*The task*
Reproduce the Lyon transit thread between "The actual tramway" and "airport called Rhonexpress.", inclusive, with "Rhonexpress" changed to "Rhône Express".

--- Begin Supplied passage ---

The line D is rubber tired driverless operated and its rolling stock is the MPL 85.













Falubaz said:


> ^^ Is this the new oficial map?


Yes it is, if you want my opinion, I prefered the old design.


----------



## Minato ku (Aug 9, 2005)

Some pictures of the metro network.

MPL 75
This rolling stock run since 1978, it was refurbished in the end of the 1990's and by now its interior are modified to better acommodate the crowd.
Trains have three cars 








Old interior configuration








New









MCL 80
This stock run since 1984, it was refurbished in the mid 2000's.
Trains have two cars.









MPL 85
This stock run since 1991, it was the first stock with a new reorganised interior.
It still has the original orange lively and will be refurbished in the 2010's.
Trains have only two cars.

















The former interior, not existing anymore


----------



## Minato ku (Aug 9, 2005)

*Lyon tramway*

In the past Lyon used to have one of the largest network in Europe but as many cities, it was scrapped after the WW2.

The actual tramway network was inaugurated in 2001.
With 66.3 km and 107 station, it is one of the largest network in France.
The system has five lines and a direct express link to Saint Exupery international airport called Rhonexpress.
The rolling stock is the Citadis 302, expect for the Rhonexpress.
















*Debourg - IUT Feyssine*
The line T1 opened in 2001, it is 11.7 km long and has 27 stations
This is line is a modern tram serving dense area. It links Perrache to Part Dieu, the two main railway stations of Lyon.
94,000 passengers use this line in weekday















* Perrache - Saint-Priest Bel Air*
The line T2 opened in 2001, it is 14.9 km long and has 29 stations.
While the T1 doesn't left the inner city of Lyon, the T2 goes further in the periphery.
80,000 passengers use this line in weekday.
A new branch is under in construction linking to the main exhibition centers of Lyon (Eurexpo).















*Gare Part-Dieu Villette - Meyzieu ZI*
The line T3 opened in December 2006, it is 14.6 km long with 10 stations.
Unlike the other tram lines, the T3 is an old unused suburban railway line converted in tramway.
T3 has level crossing and run at a higher speed than the other lines.
27,000 passenger use it in weekday.















*Hôpital Feyzin Venissieux - La Doua-Gaston Berger/IUT-Feyssine (during rush hours)*
The line T4 opened in 2009, it is 16 km long and has 30 stations.
It shares the nothern part of its route with the T1.















*Grange Blanche - Parc du Chêne/Eurexpo (during convention)*
The line T5 opened in 2012, the line is 7km long with 11 stations
It is more branch of the T2 than a full line unlike the other, it shares most of its route with the T2.









*Gare Part-Dieu Villette - Aéroport Lyon Saint-Exupery* 
Rhonexpress is an express tramway line linking central Lyon (Gare Part Dieu) to Saint Exupery airport, it opened in 2010.

--- End Supplied passage ---
--- Begin Material shown ---

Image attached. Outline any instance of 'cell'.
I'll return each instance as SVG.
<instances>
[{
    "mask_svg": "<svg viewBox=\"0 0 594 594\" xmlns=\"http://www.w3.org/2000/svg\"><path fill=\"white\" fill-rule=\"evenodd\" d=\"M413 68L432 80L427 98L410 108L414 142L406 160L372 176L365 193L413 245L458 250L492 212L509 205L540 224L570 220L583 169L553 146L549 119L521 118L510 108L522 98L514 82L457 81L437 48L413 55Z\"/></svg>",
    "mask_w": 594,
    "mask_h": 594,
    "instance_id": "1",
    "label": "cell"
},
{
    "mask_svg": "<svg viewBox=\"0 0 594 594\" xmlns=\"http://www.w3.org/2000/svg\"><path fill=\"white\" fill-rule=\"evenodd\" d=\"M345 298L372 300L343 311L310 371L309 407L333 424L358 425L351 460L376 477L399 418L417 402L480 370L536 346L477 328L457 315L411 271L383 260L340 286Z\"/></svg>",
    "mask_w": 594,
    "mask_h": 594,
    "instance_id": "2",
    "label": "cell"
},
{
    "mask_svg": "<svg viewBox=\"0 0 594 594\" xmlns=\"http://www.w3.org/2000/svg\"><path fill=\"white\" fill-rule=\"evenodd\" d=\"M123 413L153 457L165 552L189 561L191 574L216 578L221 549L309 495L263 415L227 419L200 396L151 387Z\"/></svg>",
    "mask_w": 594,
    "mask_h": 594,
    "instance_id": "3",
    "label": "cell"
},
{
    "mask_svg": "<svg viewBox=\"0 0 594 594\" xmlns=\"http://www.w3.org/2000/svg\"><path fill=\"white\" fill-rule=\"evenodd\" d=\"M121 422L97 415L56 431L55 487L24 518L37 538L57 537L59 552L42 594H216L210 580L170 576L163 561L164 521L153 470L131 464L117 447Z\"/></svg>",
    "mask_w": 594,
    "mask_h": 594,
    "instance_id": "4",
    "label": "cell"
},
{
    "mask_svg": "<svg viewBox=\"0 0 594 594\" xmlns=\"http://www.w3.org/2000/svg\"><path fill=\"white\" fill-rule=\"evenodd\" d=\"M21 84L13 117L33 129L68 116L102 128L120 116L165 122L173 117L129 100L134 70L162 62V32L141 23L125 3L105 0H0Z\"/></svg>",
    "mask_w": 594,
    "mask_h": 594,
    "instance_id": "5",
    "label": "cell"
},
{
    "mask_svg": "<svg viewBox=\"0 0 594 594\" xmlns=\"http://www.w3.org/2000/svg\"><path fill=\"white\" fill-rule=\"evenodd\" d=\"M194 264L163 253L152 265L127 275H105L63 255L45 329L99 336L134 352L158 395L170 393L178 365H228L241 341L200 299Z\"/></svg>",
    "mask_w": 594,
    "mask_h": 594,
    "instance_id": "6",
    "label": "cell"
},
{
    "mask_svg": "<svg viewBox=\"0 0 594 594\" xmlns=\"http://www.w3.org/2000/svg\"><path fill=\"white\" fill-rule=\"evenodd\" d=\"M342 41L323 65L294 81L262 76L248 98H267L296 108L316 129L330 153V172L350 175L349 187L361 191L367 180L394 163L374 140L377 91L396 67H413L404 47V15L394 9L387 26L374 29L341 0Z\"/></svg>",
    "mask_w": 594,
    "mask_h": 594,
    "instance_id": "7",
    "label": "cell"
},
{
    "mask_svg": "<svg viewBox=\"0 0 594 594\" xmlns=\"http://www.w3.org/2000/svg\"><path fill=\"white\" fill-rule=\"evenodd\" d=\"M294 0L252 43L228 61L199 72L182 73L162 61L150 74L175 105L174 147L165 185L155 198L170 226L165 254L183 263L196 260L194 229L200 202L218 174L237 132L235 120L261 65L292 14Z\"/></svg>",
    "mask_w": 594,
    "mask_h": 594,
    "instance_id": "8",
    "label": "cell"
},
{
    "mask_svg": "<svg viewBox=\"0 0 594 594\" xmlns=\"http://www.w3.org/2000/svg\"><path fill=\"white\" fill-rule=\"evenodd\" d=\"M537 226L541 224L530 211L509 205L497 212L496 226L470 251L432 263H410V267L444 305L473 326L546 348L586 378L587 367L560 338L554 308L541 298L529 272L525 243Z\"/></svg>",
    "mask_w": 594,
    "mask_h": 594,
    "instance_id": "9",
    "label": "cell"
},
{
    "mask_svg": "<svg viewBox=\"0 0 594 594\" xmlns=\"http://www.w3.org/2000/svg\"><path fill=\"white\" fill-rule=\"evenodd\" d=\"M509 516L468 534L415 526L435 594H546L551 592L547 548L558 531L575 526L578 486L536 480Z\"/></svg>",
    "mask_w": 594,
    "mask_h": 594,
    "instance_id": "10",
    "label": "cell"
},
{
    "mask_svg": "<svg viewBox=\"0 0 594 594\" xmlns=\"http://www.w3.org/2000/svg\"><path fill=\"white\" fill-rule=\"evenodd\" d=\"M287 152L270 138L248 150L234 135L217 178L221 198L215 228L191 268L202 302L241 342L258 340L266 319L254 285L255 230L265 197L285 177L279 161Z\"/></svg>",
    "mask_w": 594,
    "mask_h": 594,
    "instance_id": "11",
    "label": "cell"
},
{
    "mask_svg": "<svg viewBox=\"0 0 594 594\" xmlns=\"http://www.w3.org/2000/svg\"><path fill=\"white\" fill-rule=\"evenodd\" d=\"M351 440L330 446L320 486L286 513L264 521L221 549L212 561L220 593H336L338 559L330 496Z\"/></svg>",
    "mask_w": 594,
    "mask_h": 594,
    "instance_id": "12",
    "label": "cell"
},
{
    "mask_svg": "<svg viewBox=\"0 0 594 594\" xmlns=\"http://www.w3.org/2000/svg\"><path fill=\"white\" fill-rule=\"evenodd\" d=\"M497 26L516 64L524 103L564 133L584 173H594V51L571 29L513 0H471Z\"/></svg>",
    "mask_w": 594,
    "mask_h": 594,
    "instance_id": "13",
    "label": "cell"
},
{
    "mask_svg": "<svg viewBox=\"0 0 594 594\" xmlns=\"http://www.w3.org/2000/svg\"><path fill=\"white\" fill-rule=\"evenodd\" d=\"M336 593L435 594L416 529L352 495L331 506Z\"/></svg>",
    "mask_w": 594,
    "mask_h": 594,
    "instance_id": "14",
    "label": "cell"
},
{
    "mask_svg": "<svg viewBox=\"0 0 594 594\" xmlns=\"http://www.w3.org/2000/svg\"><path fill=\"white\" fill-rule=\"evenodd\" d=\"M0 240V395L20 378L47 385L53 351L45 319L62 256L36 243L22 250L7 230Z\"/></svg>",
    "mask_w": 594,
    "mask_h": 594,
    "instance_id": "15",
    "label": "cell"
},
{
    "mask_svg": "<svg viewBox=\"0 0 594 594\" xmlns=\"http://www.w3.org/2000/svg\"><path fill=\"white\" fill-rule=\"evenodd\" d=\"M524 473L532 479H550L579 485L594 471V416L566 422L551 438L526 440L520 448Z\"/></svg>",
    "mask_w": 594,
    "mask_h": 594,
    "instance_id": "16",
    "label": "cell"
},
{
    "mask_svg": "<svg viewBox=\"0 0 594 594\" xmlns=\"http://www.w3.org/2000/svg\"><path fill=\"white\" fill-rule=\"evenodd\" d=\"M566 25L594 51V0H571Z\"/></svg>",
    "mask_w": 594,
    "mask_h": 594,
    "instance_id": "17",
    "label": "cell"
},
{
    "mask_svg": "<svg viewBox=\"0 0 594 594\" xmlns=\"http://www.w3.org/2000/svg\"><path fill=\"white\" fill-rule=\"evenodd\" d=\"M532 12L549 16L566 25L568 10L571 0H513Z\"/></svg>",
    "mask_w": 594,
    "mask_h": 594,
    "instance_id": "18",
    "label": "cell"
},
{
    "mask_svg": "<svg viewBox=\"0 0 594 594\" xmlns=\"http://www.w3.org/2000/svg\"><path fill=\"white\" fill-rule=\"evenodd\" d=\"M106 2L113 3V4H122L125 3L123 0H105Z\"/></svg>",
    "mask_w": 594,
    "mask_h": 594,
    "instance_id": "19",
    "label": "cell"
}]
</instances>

--- End Material shown ---

*Full solution*
The actual tramway network was inaugurated in 2001.
With 66.3 km and 107 station, it is one of the largest network in France.
The system has five lines and a direct express link to Saint Exupery international airport called Rhône Express.